***** Task data *****

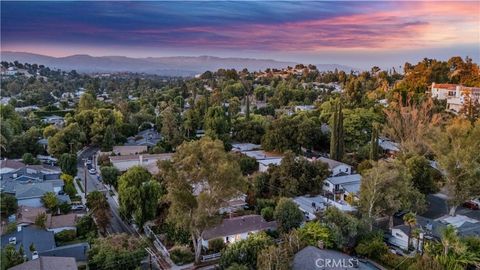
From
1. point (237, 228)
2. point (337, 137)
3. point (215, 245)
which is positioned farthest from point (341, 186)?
point (215, 245)

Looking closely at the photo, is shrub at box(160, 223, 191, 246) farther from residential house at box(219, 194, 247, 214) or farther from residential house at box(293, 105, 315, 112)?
residential house at box(293, 105, 315, 112)

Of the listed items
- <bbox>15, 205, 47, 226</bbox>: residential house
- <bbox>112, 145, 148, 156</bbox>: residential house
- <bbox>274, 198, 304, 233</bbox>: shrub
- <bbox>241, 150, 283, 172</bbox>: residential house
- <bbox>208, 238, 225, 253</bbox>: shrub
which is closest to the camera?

*****

**Stated problem:** Reproduce all of the material above word for word, leaving out the pictures.

**In response:**
From
1. point (237, 228)
2. point (337, 137)
3. point (215, 245)
which is positioned farthest from point (341, 186)?
point (215, 245)

Looking closely at the photo, is shrub at box(160, 223, 191, 246) farther from residential house at box(219, 194, 247, 214) or farther from residential house at box(293, 105, 315, 112)?
residential house at box(293, 105, 315, 112)

Of the listed items
- <bbox>15, 205, 47, 226</bbox>: residential house
- <bbox>112, 145, 148, 156</bbox>: residential house
- <bbox>274, 198, 304, 233</bbox>: shrub
- <bbox>241, 150, 283, 172</bbox>: residential house
- <bbox>208, 238, 225, 253</bbox>: shrub
which is closest to the camera?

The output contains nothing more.